> _Activité_
Reprenez mot pour mot la partie de l'extrait sur l'aide médicale à mourir qui commence à « L’arrêt Carter de » et se termine à « levée de l’interdiction. ».

> _Extrait_
○ ○ ○ ○ ○

L'aide médicale à mourir décriminalisée à minuit

Les Canadiens pourront se prévaloir de l’aide médicale à mourir sans que les médecins qui les aident à mettre un terme à leurs jours soient inquiétés par la justice à compter de minuit ce soir.

L’arrêt Carter de la Cour suprême du Canada invalidant deux articles du Code criminel contre l’aide médicale à mourir interviendra toutefois sans que le gouvernement canadien ait réussi à encadrer législativement la pratique. Son projet de loi C-14 n’a toujours pas été adopté. Il est sur la table de travail des sénateurs qui entendent proposer des amendements. Son parcours législatif n’est donc pas terminé et il ne verra pas le jour avant la levée de l’interdiction.

En février 2015, la Cour suprême avait invalidé deux articles du Code criminel, dont l’article 241b) qui criminalise l’acte médical permettant à un patient de mettre fin à ses jours. Le plus haut tribunal du pays avait toutefois prolongé l’application de ces articles de loi pour une période d’un an, le temps que le gouvernement légifère pour encadrer la pratique. Pressé par le temps, le gouvernement avait obtenu un délai supplémentaire de quatre mois, en février dernier, mais ce nouveau sursis arrive à échéance et la loi n’est toujours pas prête.

«Le résultat de ça, c'est que l'aide médicale à mourir ne sera plus un crime si elle est effectuée à l'intérieur des balises de la Cour suprême», explique le professeur de droit de l’Université d’Ottawa Sébastien Grammond.

Le jugement de la Cour suprême sert déjà de cadre juridique et définit les circonstances dans lesquelles le plus haut tribunal du pays juge qu'il est légitime d'aider un patient à mourir. De plus, dans la mesure où les provinces ont déjà préparé le terrain, le Canada ne sera pas devant une page blanche.

○ ○ ○ ○ ○

> _Données fournies_
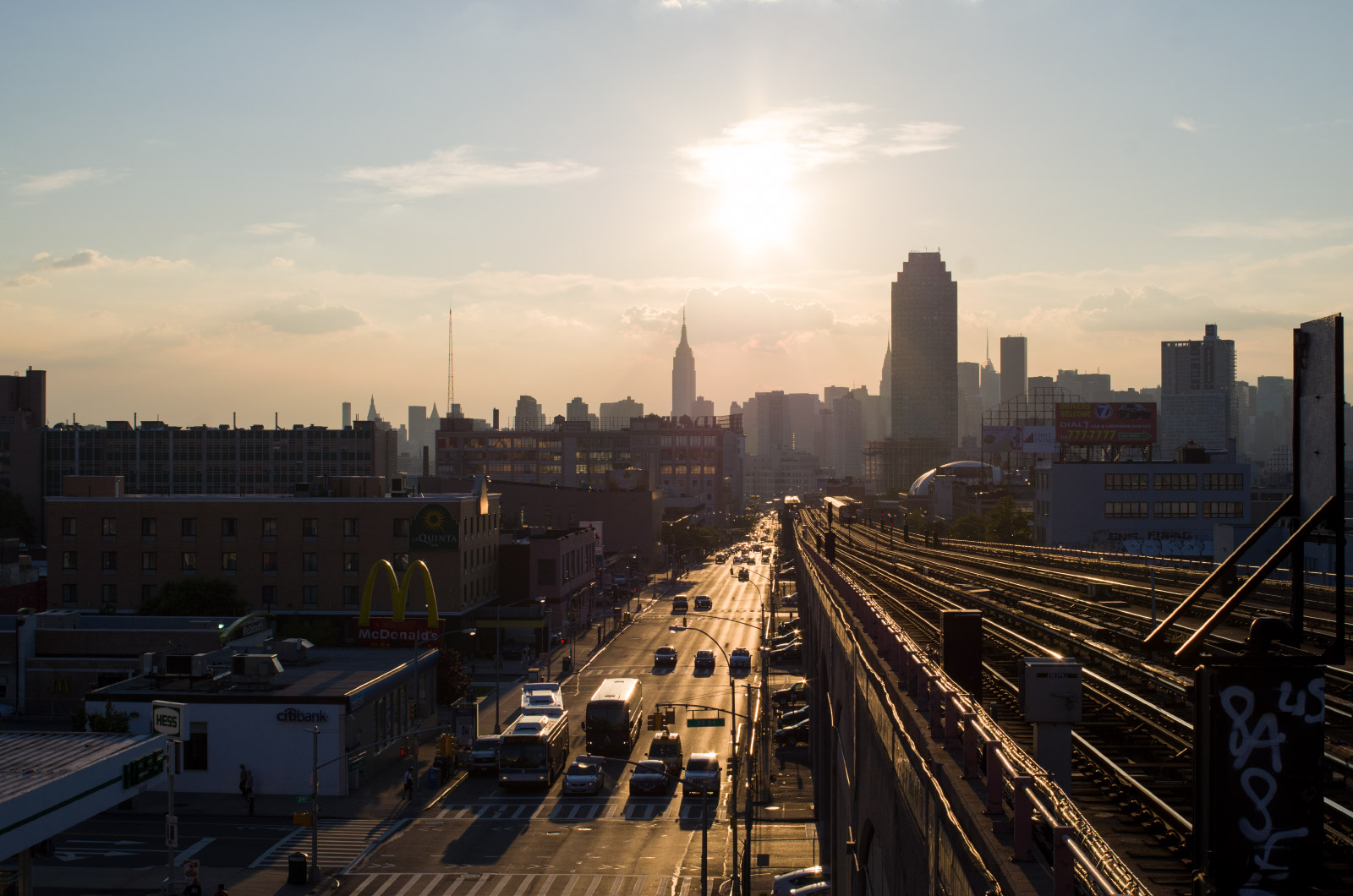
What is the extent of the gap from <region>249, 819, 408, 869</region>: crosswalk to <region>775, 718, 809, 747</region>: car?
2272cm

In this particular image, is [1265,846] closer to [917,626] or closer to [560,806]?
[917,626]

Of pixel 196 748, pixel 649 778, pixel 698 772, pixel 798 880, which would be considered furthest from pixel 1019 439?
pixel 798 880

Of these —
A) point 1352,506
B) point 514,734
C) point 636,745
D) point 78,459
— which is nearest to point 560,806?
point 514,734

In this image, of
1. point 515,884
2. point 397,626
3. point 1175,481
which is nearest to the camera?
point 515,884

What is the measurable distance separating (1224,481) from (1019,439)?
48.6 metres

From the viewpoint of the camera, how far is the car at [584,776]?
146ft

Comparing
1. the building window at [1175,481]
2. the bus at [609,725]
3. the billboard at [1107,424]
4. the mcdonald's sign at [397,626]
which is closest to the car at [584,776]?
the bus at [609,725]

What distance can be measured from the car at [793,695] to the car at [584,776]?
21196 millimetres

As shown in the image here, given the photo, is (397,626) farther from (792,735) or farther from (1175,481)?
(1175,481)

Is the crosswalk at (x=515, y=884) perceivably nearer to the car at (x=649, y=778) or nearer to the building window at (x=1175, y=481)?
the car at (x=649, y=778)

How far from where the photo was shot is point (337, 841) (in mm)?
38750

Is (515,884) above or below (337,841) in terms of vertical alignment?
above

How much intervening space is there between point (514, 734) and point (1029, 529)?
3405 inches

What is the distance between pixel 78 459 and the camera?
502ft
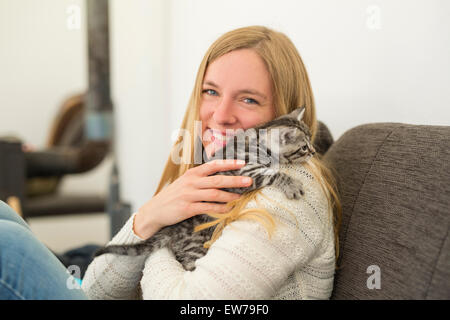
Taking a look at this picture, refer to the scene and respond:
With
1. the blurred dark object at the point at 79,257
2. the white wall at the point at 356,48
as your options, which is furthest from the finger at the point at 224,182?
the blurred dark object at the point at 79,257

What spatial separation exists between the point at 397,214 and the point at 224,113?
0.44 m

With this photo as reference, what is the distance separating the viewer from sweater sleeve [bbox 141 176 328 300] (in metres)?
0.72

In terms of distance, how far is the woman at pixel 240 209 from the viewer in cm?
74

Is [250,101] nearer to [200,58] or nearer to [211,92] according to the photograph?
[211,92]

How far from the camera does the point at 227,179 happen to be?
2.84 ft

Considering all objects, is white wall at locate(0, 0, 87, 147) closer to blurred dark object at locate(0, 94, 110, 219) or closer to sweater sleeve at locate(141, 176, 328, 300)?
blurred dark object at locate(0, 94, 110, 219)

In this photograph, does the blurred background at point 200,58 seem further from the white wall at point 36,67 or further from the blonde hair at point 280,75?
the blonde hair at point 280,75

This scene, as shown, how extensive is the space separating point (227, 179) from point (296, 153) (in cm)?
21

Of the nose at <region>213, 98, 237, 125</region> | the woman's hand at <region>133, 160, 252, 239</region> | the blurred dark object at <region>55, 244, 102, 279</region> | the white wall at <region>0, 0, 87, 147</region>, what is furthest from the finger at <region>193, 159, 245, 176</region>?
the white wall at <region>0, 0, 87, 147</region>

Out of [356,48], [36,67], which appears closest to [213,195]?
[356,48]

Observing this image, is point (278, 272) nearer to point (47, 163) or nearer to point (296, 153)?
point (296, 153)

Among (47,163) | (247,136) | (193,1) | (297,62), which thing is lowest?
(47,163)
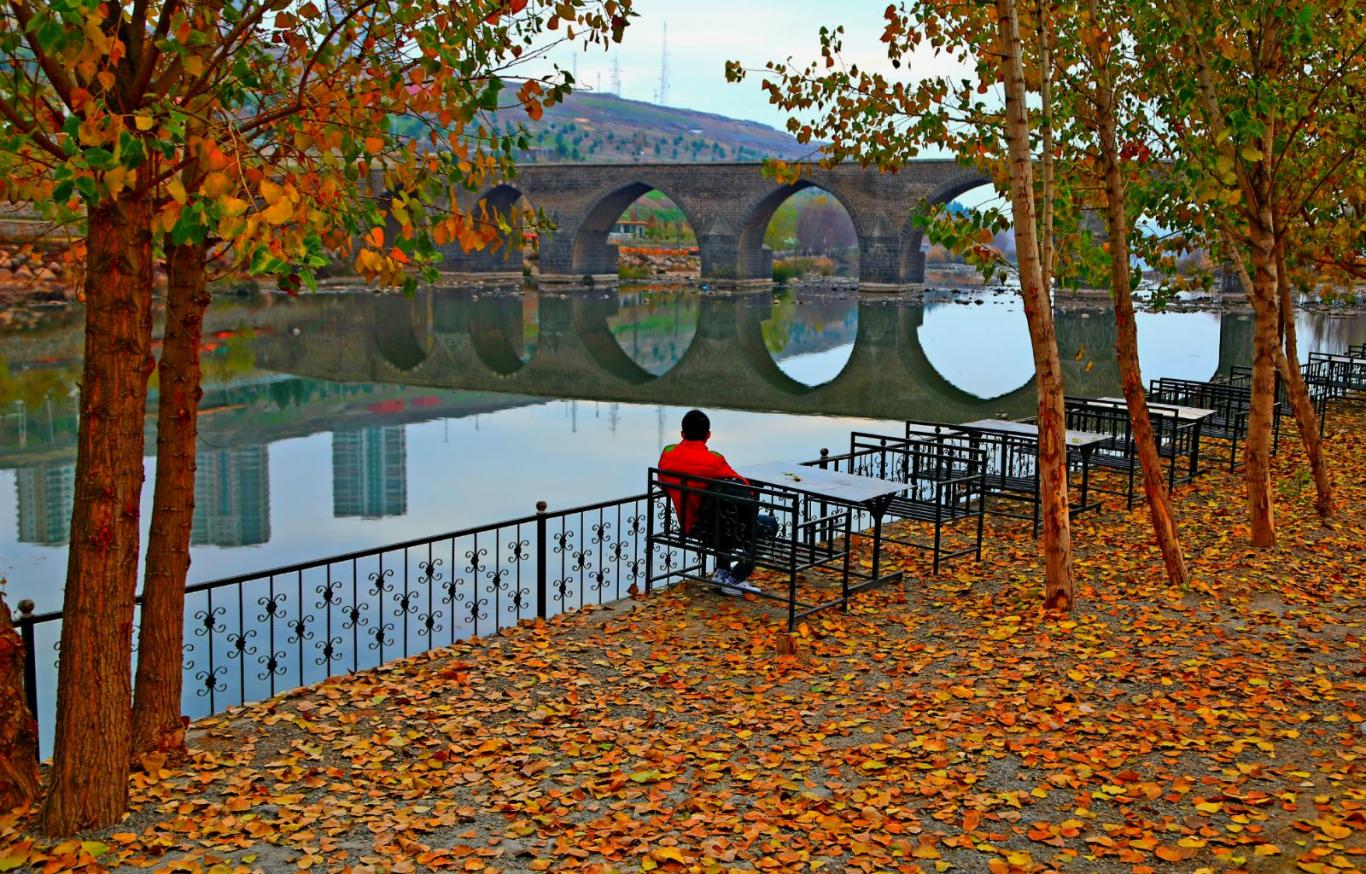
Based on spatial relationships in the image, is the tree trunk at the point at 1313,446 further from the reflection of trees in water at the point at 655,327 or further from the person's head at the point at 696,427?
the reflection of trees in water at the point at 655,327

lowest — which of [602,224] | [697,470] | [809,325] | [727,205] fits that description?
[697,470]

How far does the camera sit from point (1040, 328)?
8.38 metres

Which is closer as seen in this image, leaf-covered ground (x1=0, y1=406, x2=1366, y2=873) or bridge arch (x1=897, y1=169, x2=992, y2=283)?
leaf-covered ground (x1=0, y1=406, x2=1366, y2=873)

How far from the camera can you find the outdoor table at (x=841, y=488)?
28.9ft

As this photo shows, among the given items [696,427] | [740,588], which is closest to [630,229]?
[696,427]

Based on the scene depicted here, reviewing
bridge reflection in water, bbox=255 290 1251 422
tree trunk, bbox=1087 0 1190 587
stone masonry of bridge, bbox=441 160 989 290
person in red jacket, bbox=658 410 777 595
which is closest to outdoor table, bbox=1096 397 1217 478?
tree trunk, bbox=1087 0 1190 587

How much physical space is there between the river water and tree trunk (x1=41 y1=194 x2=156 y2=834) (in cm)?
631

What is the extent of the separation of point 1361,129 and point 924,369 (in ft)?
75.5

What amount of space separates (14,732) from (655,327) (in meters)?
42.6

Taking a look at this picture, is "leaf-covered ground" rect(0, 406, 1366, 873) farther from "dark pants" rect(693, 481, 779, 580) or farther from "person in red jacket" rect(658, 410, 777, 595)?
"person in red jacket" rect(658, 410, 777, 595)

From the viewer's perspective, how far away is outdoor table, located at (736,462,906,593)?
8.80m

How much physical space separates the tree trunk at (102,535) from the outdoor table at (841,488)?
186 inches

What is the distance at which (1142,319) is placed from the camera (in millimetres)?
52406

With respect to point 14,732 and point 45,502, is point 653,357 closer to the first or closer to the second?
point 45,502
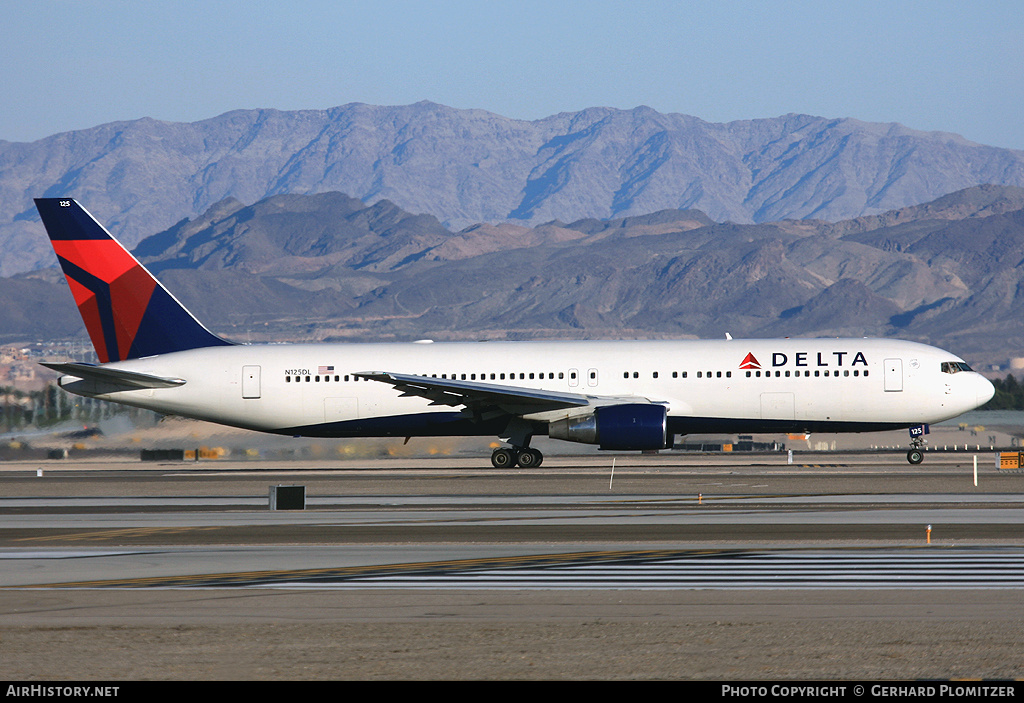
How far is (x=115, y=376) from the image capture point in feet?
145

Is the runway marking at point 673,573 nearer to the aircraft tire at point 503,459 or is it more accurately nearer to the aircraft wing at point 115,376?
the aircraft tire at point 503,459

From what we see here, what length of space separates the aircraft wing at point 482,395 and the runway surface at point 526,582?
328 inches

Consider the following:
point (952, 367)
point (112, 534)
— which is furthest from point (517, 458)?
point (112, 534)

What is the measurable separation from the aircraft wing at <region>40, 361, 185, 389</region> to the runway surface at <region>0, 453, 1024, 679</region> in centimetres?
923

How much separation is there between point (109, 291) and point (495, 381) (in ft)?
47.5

○ ○ ○ ○ ○

> _Réponse_
L’arrêt Carter de la Cour suprême du Canada invalidant deux articles du Code criminel contre l’aide médicale à mourir interviendra toutefois sans que le gouvernement canadien ait réussi à encadrer législativement la pratique. Son projet de loi C-14 n’a toujours pas été adopté. Il est sur la table de travail des sénateurs qui entendent proposer des amendements. Son parcours législatif n’est donc pas terminé et il ne verra pas le jour avant la levée de l’interdiction.